Stored data entries:
- Opening Delimiter -
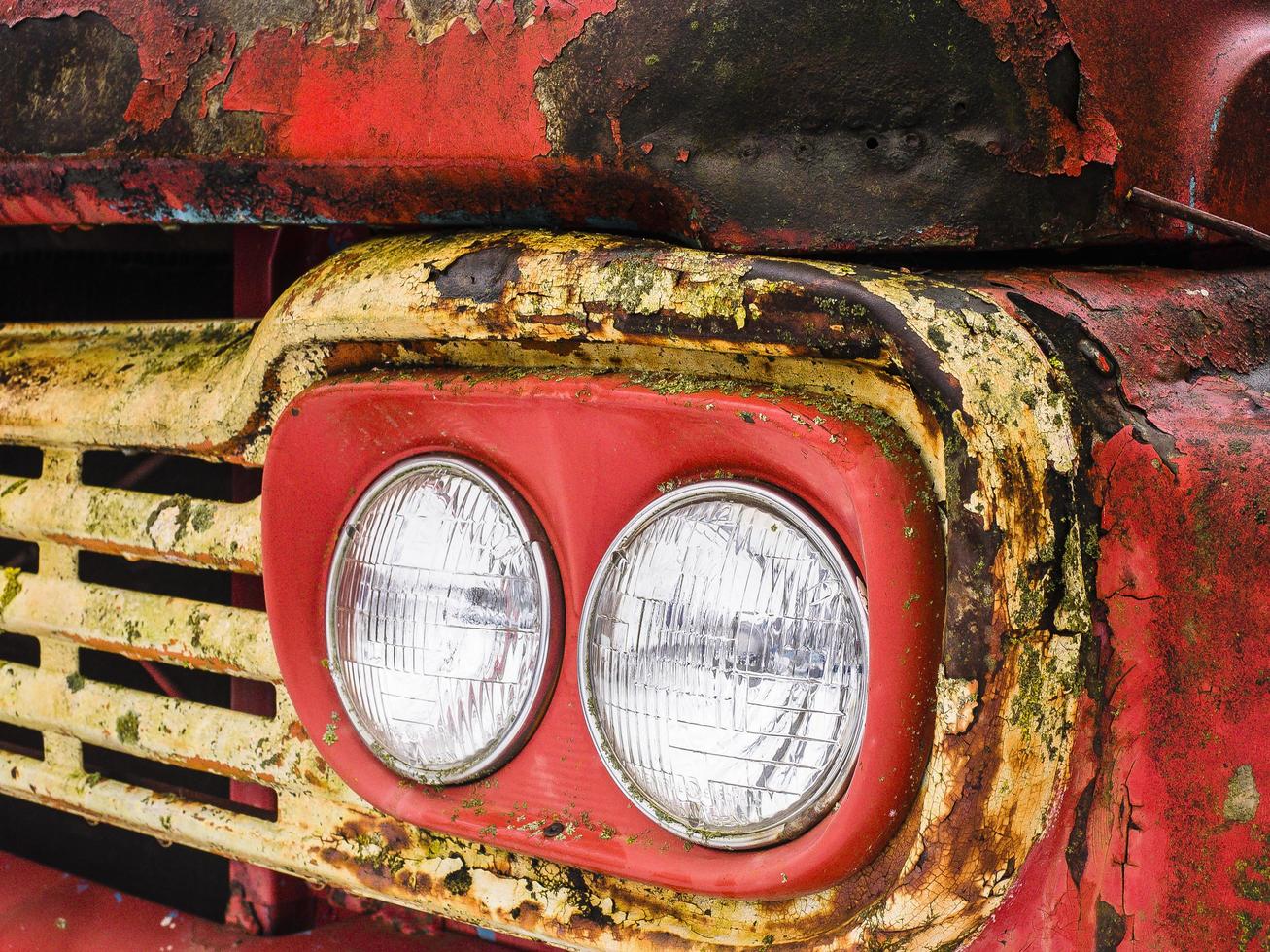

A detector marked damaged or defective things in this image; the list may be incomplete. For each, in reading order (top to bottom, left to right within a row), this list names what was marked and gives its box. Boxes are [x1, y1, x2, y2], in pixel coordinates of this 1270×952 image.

rusty metal panel [0, 1, 1259, 249]
rusty metal panel [0, 234, 1088, 948]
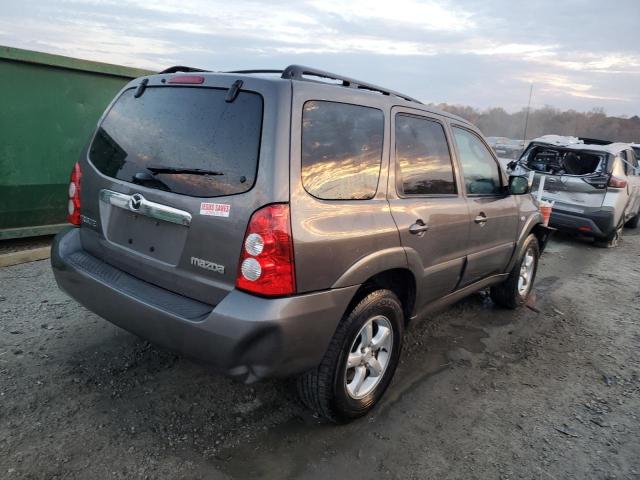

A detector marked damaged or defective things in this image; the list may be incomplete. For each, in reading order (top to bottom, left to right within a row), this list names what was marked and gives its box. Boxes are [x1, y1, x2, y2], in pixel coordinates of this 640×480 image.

damaged vehicle [510, 135, 640, 248]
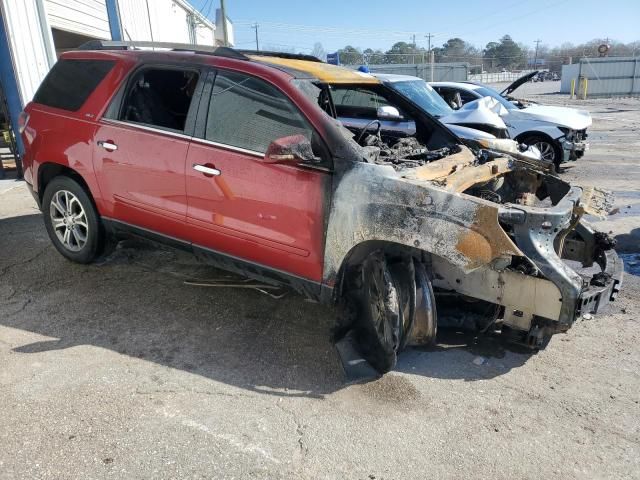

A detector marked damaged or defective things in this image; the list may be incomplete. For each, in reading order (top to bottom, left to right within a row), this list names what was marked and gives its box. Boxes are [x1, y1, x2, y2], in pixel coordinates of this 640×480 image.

fire-damaged hood [500, 70, 540, 95]
fire-damaged hood [438, 96, 508, 130]
fire-damaged hood [512, 105, 592, 130]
- Closing Delimiter -
→ **ASSIGNMENT**
Output every entry exactly, leaving out pictures.

→ **FINISHED TASK**
A detector marked damaged or defective things in this image; the list may be incomplete. For each, in reading order (top to bottom, left to right within a row), this list names what was marked and gives its box. Boxes are [x1, y1, x2, y2], in pixel coordinates of this 1270×952 image.

rusty metal panel [0, 1, 1259, 249]
rusty metal panel [0, 234, 1088, 948]

A detector marked damaged or defective things in this image; the list may be incomplete. For each, in reading order (top to bottom, left to right within a row), this list names what was marked and gives its box. Boxes are [x1, y1, x2, y2], in pixel coordinates of this 640×480 image.

damaged vehicle [510, 135, 640, 248]

A detector marked damaged or defective things in this image; the list may be incomplete. For each, in reading order (top to bottom, left to right within a row), this list names what was marked and gives its box. Boxes are [x1, y1, x2, y2], in pixel coordinates of this 640×480 image.

fire-damaged hood [500, 70, 540, 95]
fire-damaged hood [438, 96, 508, 130]
fire-damaged hood [512, 105, 592, 130]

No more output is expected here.